De repente se oyó un crujido estruendoso y un rumor sordo, una de las columnas de mármol que quedaban en pie se había caído de su base. Carl hizo una mueca cuando la columna de veinticinco toneladas se derrumbó en el centro de la ciudad, haciendo que unas cien tropas de la Coalición corrieran a ponerse a cubierto. Miró entonces al teniente de los Seal.

—No sé si eso es bueno o malo. Ha despejado parte de nuestro sector de responsabilidad, pero todo este puñetero sitio podría empezar a caérsenos encima, y no creo que nuestras cabecitas vayan a poder soportar la presión a esta profundidad del Mediterráneo si esa cúpula temblona se derrumba de repente.

Everett miró su reloj y esperó. Tres, dos, uno. A lo lejos, creyó oír los suaves golpes sordos de los hoyos de los morteros de los marines al abrirse. Se volvió y apuntó con los gemelos al lecho del lago seco y la enorme torre que se alzaba en su centro. Cuando enfocó a los ocupantes de la torre, vio un hombre con un equipamiento textil especial que se giraba al oír el extraño sonido a su espalda. Se quedó muy quieto un momento y después, se dio la vuelta de golpe y corrió hacia los andamios.

—Mierda, ese hijo de puta tiene un instinto de supervivencia de la hostia.
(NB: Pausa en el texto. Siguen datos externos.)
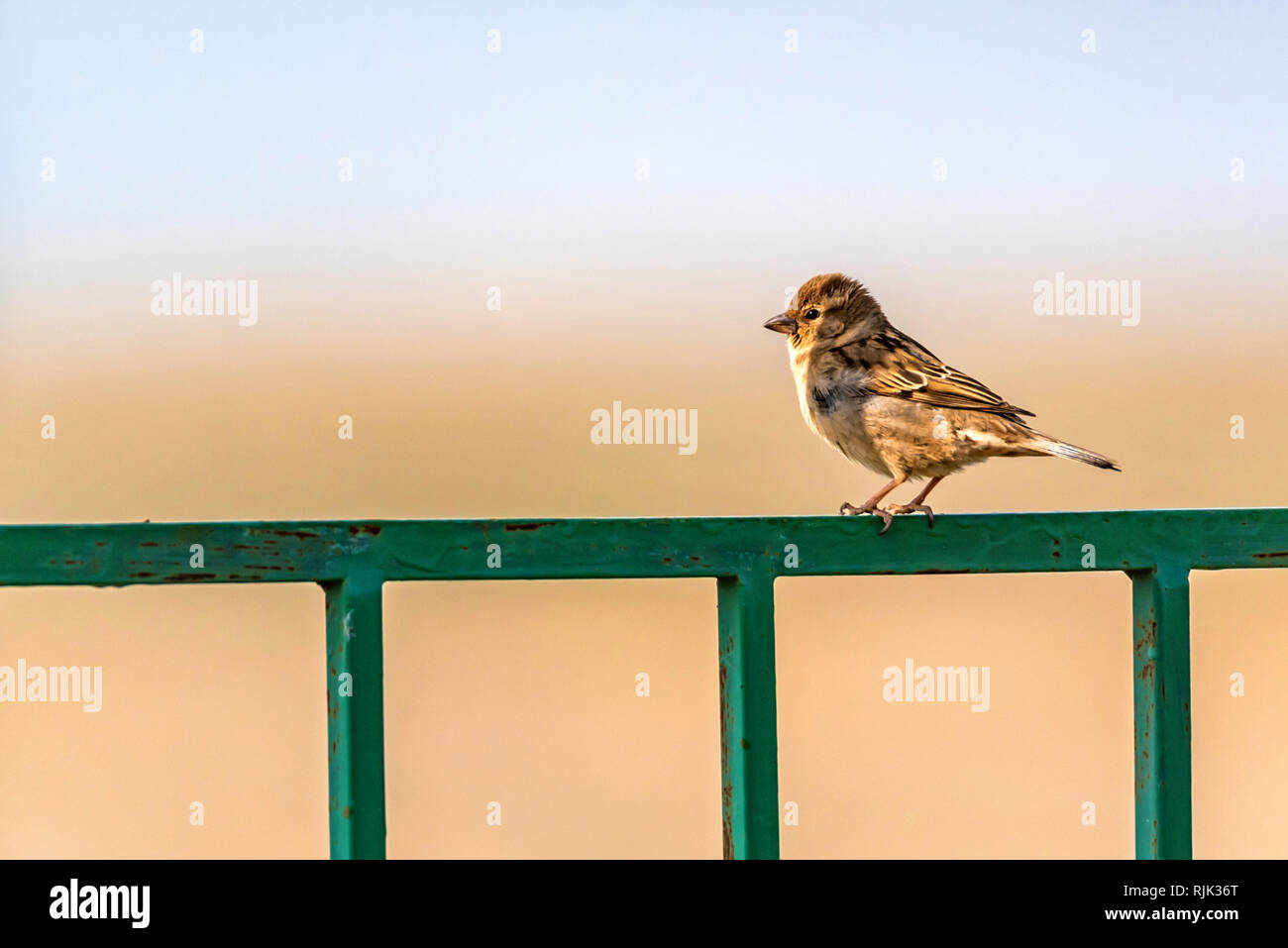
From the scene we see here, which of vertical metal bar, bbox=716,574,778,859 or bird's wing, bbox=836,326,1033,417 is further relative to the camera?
bird's wing, bbox=836,326,1033,417

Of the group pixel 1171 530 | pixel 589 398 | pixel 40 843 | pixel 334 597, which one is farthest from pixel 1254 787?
pixel 589 398

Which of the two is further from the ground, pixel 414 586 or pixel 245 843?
pixel 414 586

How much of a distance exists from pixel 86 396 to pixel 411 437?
11474 mm

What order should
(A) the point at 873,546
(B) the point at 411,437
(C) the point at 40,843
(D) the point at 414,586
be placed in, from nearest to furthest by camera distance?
(A) the point at 873,546 → (C) the point at 40,843 → (D) the point at 414,586 → (B) the point at 411,437

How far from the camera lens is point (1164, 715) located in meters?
2.46

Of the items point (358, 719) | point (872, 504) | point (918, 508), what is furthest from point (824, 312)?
point (358, 719)

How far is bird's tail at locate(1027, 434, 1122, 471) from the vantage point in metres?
4.48

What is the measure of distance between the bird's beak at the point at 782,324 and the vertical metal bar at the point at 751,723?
3550mm

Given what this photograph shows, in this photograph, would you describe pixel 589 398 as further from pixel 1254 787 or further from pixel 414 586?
pixel 1254 787

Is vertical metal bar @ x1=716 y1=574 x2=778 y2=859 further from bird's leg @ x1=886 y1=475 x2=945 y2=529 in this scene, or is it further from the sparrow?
the sparrow

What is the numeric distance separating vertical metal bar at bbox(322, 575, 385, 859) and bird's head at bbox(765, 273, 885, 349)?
12.2 ft

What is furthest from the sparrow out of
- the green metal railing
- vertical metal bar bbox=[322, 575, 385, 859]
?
vertical metal bar bbox=[322, 575, 385, 859]
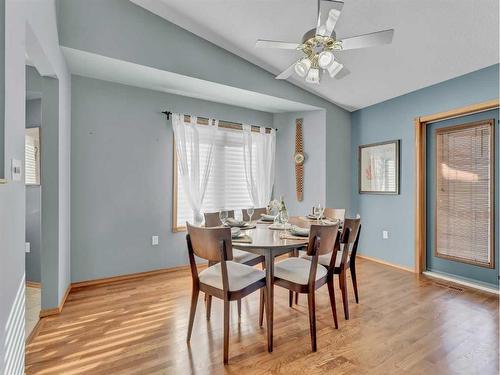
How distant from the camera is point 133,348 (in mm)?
2049

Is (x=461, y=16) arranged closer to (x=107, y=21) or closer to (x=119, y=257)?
(x=107, y=21)

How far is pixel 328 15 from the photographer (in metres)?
1.87

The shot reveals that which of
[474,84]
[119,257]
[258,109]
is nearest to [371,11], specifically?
[474,84]

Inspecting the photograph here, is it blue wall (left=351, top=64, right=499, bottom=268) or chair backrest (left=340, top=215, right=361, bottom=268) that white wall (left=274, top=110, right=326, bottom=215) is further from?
chair backrest (left=340, top=215, right=361, bottom=268)

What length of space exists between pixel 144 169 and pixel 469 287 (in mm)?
4126

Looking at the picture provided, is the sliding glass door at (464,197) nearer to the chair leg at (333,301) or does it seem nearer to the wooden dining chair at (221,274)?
the chair leg at (333,301)

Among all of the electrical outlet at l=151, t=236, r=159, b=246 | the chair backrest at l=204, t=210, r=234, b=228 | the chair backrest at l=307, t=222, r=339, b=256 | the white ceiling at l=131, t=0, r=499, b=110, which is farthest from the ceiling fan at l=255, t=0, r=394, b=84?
the electrical outlet at l=151, t=236, r=159, b=246

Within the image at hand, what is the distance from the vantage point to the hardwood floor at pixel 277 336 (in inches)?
73.0

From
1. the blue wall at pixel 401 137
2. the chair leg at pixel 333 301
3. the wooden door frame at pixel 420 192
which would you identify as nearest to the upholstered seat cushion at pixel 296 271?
the chair leg at pixel 333 301

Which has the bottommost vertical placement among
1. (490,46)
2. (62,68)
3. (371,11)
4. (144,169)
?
(144,169)

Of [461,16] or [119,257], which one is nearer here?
[461,16]

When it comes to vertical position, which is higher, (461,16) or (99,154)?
(461,16)

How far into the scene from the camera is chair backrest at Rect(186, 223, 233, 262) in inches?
73.1

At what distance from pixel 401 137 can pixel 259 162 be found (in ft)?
6.89
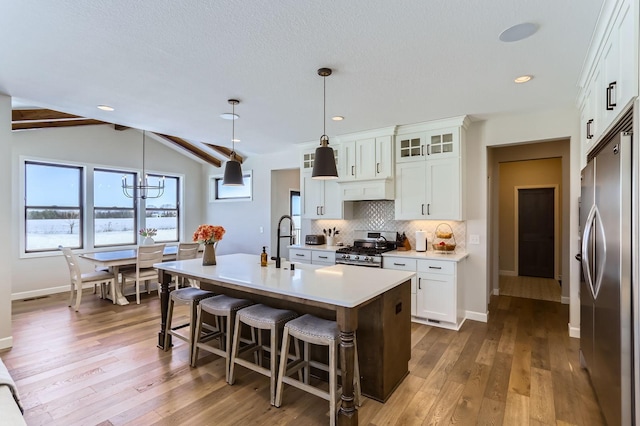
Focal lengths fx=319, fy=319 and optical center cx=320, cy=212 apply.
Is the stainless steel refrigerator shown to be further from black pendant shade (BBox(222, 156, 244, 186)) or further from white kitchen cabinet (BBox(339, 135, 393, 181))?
black pendant shade (BBox(222, 156, 244, 186))

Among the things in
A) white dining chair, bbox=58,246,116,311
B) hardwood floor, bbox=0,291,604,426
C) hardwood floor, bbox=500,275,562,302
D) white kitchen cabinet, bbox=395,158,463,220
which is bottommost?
hardwood floor, bbox=0,291,604,426

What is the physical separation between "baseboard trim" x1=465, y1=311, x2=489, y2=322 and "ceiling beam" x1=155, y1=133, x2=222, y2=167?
6.04 meters

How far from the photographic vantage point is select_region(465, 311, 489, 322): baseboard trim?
418 centimetres

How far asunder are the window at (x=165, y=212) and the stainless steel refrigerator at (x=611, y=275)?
7405mm

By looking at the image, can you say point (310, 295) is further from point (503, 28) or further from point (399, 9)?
point (503, 28)

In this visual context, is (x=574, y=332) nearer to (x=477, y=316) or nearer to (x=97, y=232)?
(x=477, y=316)

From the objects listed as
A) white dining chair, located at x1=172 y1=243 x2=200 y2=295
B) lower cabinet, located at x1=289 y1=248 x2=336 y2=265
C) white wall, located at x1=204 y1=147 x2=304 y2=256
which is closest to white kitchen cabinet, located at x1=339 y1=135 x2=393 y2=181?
lower cabinet, located at x1=289 y1=248 x2=336 y2=265

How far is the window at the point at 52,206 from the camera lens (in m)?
5.41

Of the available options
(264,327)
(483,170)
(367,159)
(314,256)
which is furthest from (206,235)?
(483,170)

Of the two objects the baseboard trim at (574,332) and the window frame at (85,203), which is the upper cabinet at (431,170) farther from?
the window frame at (85,203)

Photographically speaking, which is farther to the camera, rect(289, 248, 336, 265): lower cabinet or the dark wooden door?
the dark wooden door

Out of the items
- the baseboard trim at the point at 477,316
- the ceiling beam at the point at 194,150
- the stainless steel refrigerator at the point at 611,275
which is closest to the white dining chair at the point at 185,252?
the ceiling beam at the point at 194,150

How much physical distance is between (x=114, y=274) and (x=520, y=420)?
544 centimetres

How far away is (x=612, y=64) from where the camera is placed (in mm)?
1979
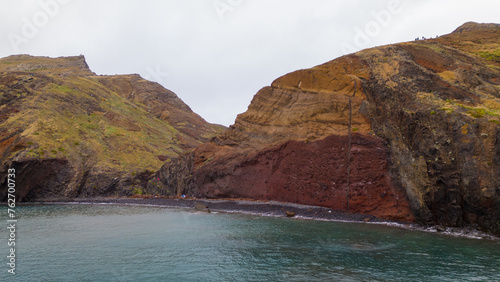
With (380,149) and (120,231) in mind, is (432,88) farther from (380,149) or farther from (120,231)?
(120,231)

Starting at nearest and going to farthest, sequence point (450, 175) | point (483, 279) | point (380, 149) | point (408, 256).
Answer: point (483, 279) < point (408, 256) < point (450, 175) < point (380, 149)

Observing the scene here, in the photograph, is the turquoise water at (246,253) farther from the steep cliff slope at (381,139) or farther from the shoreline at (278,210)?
the steep cliff slope at (381,139)

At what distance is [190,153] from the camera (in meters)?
56.1

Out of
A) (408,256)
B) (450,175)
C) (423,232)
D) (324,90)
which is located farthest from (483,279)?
(324,90)

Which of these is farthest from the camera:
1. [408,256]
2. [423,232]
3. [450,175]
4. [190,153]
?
[190,153]

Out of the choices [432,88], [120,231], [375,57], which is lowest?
[120,231]

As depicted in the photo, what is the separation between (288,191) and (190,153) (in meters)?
22.5

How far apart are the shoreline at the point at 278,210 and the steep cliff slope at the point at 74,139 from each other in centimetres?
633

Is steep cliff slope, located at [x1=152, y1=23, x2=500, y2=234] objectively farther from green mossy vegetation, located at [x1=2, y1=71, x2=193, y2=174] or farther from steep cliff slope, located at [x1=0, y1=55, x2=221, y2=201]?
green mossy vegetation, located at [x1=2, y1=71, x2=193, y2=174]

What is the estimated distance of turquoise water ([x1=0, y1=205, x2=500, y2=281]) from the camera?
16.0 m

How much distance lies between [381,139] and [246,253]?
22.3m

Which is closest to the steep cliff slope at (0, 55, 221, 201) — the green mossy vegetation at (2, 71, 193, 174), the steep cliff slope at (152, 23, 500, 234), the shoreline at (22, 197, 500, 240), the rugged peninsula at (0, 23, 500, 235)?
the green mossy vegetation at (2, 71, 193, 174)

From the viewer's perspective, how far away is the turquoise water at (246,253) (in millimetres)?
15961

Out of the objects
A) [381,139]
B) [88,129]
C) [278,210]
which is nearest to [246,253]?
[278,210]
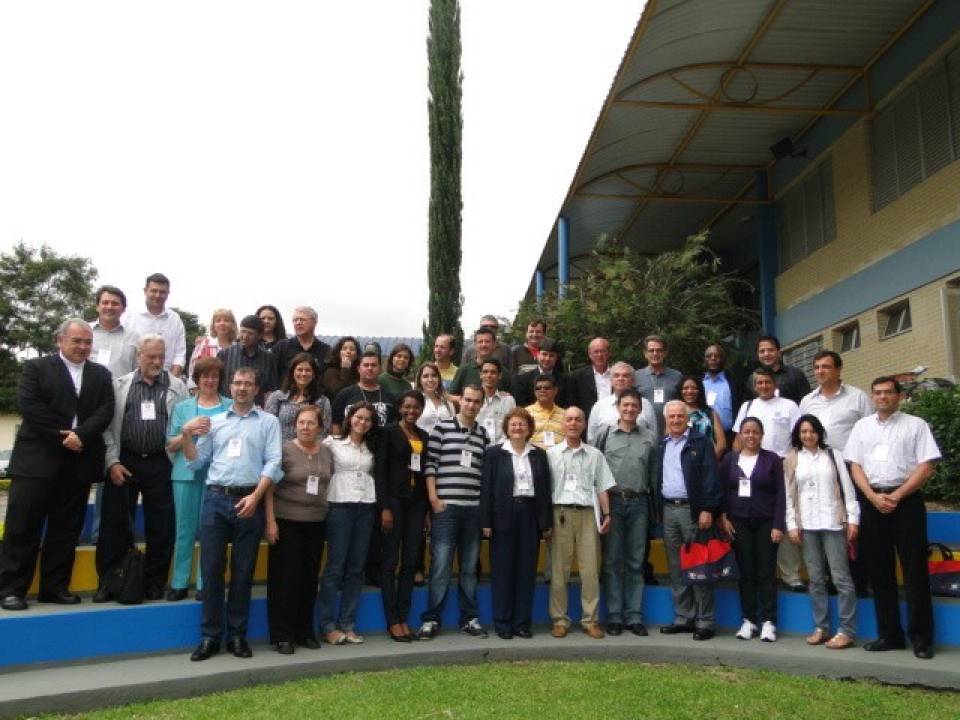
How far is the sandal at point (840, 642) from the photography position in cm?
596

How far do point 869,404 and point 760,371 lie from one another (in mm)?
849

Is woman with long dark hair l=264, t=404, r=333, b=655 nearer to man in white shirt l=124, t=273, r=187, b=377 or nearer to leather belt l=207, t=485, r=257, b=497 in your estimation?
leather belt l=207, t=485, r=257, b=497

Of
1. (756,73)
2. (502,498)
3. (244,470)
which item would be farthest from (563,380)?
(756,73)

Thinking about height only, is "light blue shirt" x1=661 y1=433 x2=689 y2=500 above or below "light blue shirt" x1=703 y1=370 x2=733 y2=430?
below

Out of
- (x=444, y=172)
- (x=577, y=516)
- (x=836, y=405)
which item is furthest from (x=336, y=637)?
(x=444, y=172)

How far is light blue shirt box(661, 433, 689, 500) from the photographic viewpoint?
6.50m

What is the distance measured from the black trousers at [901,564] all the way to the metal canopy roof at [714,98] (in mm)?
6210

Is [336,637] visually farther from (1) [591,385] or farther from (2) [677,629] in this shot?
(1) [591,385]

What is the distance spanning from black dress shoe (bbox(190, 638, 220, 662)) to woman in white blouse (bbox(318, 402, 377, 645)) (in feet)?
2.75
De repente estallaron las llamas y los escombros en el lecho del lago seco. Un mortero alcanzó la torre, destruyó la mitad y mató a la mayor parte de los observadores que había allí.

—Joder, buen disparo —dijo Everett; otros morteros de 40 mm empezaron a caer en el lago. Se aventuró a mirar otra vez arriba y vio que salían corriendo de la torre cuatro personas más, una de las cuales podría jurar que era una mujer vestida con elegancia.

Más proyectiles empezaron a apuntar a los emplazamientos de metralletas pesadas situados por toda la ciudad destruida. En algunos lugares los estallidos de llamas y metralla destrozaban hombres y mármol antiguo. Pero añadido a la fiereza del ataque con morteros de los marines estaba el poder de la onda, que empezó a sumar su peso a la lucha. En cien lugares diferentes a la vez, la cúpula empezó a sufrir filtraciones. Las ruinas ya agrietadas y dañadas que los rodeaban empezaron a moverse de un modo tan furioso como aterrador. Con todo, Everett seguía oyendo el silbido agudo que procedía del otro extremo de la antiquísima ciudad.

Los marines de los Estados Unidos salieron en tromba de la oscuridad natural que rodeaba la Atlántida, gritando y disparando contra todo lo que se movía delante de ellos.

El asalto estaba en marcha y los marines acababan de añadir una estrofa más al himno del cuerpo: el continente de la Atlántida.